Wolfe B M, Havel J R, Marliss E B, Kane J P, Seymour J, Ahuja S P
J Clin Invest. 1976 Feb;57(2):329-40. doi: 10.1172/JCI108284.
Splanchnic metabolism was studied to quantify changes underlying the fatty liver, hyperlipemia, and hypoglycemia produced by ethanol. Four subjects fasted for 15 h were compared with five subjects fasted for 69 h under basal conditions and during continuous intravenous infusion of sufficient ethanol to give a concentration of 3-5 mM in arterial blood plasma. Splanchnic storage of fatty acids was estimated from the difference between uptake of FFA and secretion of derived products. Basal values for splanchnic uptake of FFA were twofold higher after the 69-h fast while splanchnic storage of fatty acids and production of ketone bodies increased threefold. Values for basal secreation into the blood of triglycerides derived from FFA were similar in the two groups. In both nutritional states, the fraction of FFA taken up in the splanchnic region oxidized to ketone bodies and to CO2 fell when ethanol was given because of preferential oxidation of ethanol to acetate, and the fraction esterified rose. However, systemic transport and splanchnic uptake of FFA fell with ethanol in subjects fasted 15 h, so that neither storage of triglycerides in splanchnic tissues nor secretion into the blood increased. In subjects fasted 69 h, ethanol increased transport of FFA and splanchnic storage of fat. In all but one subject it also increased secretion of triglycerides into the blood. The concentration of glucose in blood fell during ethanol infusion in all five subjects undergoing the 69-h fast. Mean splanchnic glucose production was maintained at about one-half of the pre-ethanol value, despite virtual cessation of splanchnic uptake of lactate and of those amino acids that are metabolized via malate. Quantitative estimates of extrasplanchnic metabolism suggest that enhanced formation of alpha-glycerophosphate from glucose, in addition to impaired hepatic gluconeogenesis, may contribute to ethanol-induced hypoglycemia in man.

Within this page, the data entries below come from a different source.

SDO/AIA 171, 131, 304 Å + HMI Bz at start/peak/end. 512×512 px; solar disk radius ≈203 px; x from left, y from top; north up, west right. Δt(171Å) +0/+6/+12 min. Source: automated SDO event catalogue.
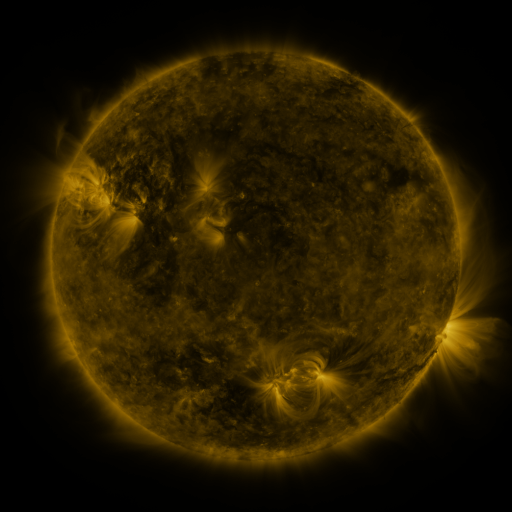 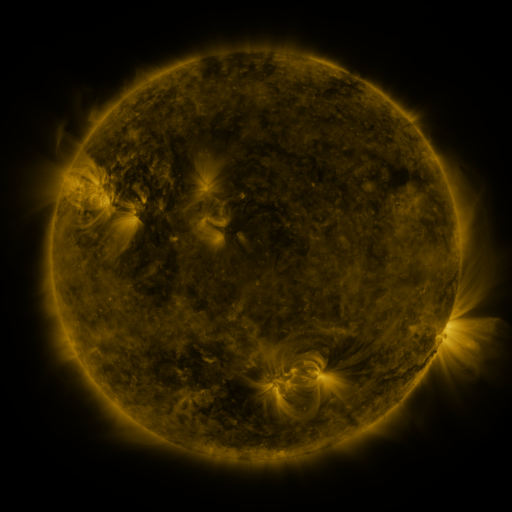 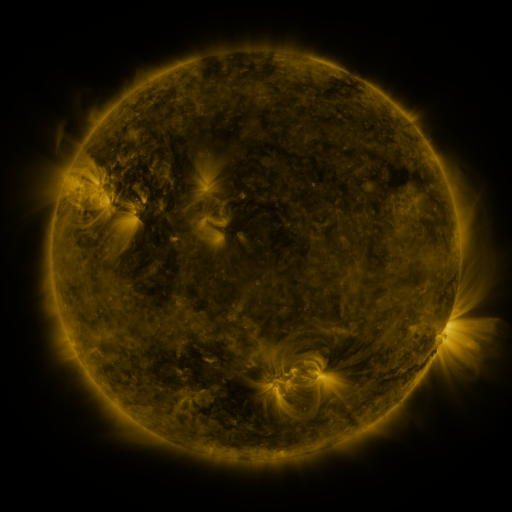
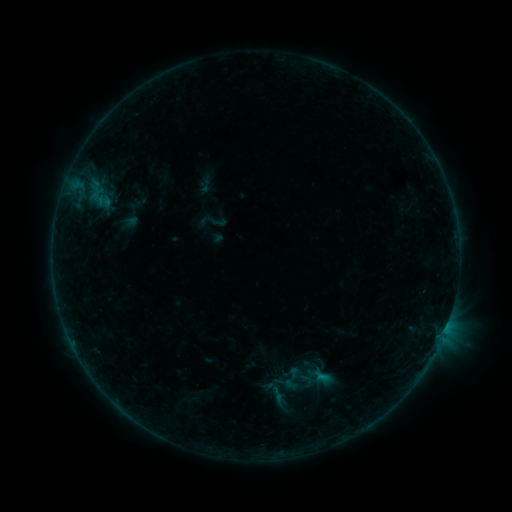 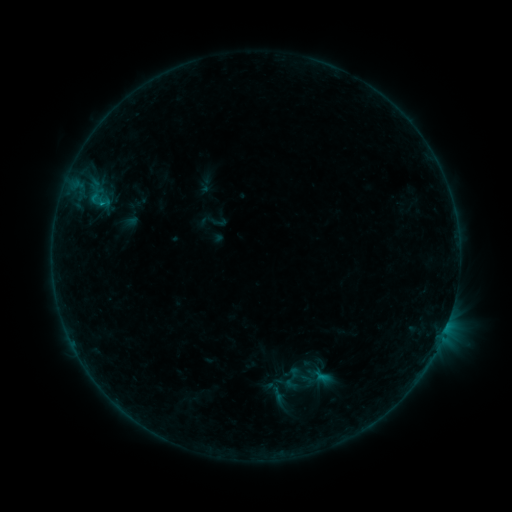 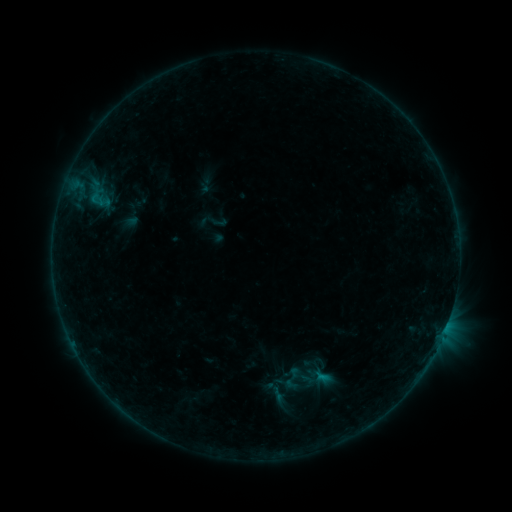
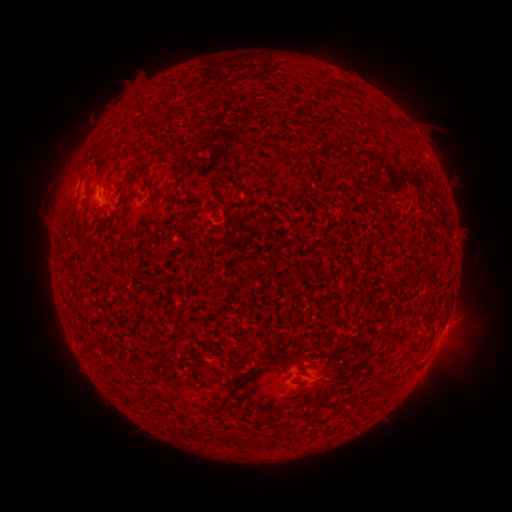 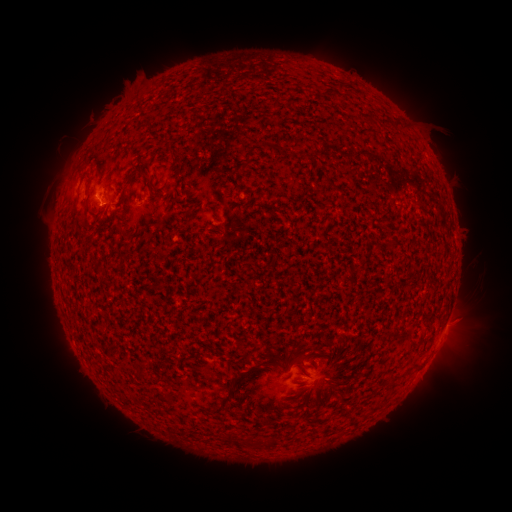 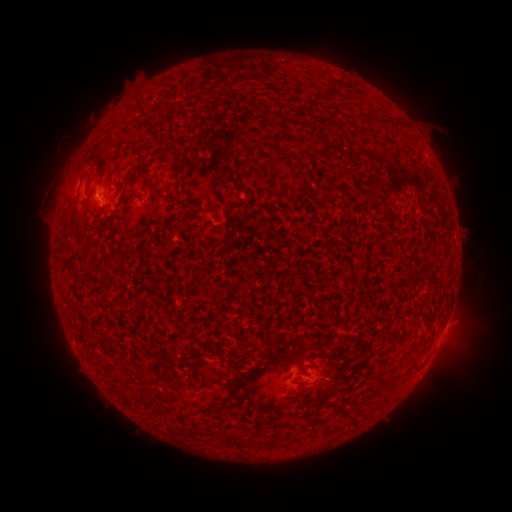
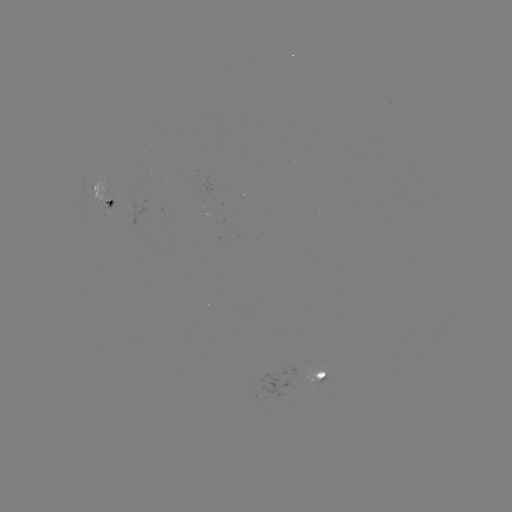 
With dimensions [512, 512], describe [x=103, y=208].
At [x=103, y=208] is B2.9 flare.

研究了内脏代谢,以量化乙醇所致脂肪肝、高脂血症和低血糖背后的变化。将4名禁食15小时的受试者与5名禁食69小时的受试者在基础状态下以及在持续静脉输注足够乙醇以使动脉血浆浓度达到3 - 5 mM期间进行比较。通过游离脂肪酸(FFA)摄取与衍生产物分泌之间的差异来估计内脏脂肪酸储存。禁食69小时后,内脏对FFA的摄取基础值高出两倍,而内脏脂肪酸储存和酮体生成增加了三倍。两组中源自FFA的甘油三酯向血液中的基础分泌值相似。在两种营养状态下,给予乙醇后,在内脏区域摄取的FFA中氧化为酮体和CO2的部分减少,因为乙醇优先氧化为乙酸盐,而酯化部分增加。然而,在禁食15小时的受试者中,乙醇使FFA的全身转运和内脏摄取下降,因此内脏组织中甘油三酯的储存和向血液中的分泌均未增加。在禁食69小时的受试者中,乙醇增加了FFA的转运和脂肪的内脏储存。除一名受试者外,在所有受试者中乙醇还增加了甘油三酯向血液中的分泌。在所有5名进行69小时禁食的受试者中,乙醇输注期间血液中葡萄糖浓度下降。尽管内脏对乳酸和那些通过苹果酸代谢的氨基酸的摄取实际上停止,但平均内脏葡萄糖生成维持在乙醇给药前值的约一半左右。对内脏外代谢的定量估计表明,除了肝糖异生受损外,由葡萄糖增强生成α-磷酸甘油可能导致人类乙醇诱导的低血糖。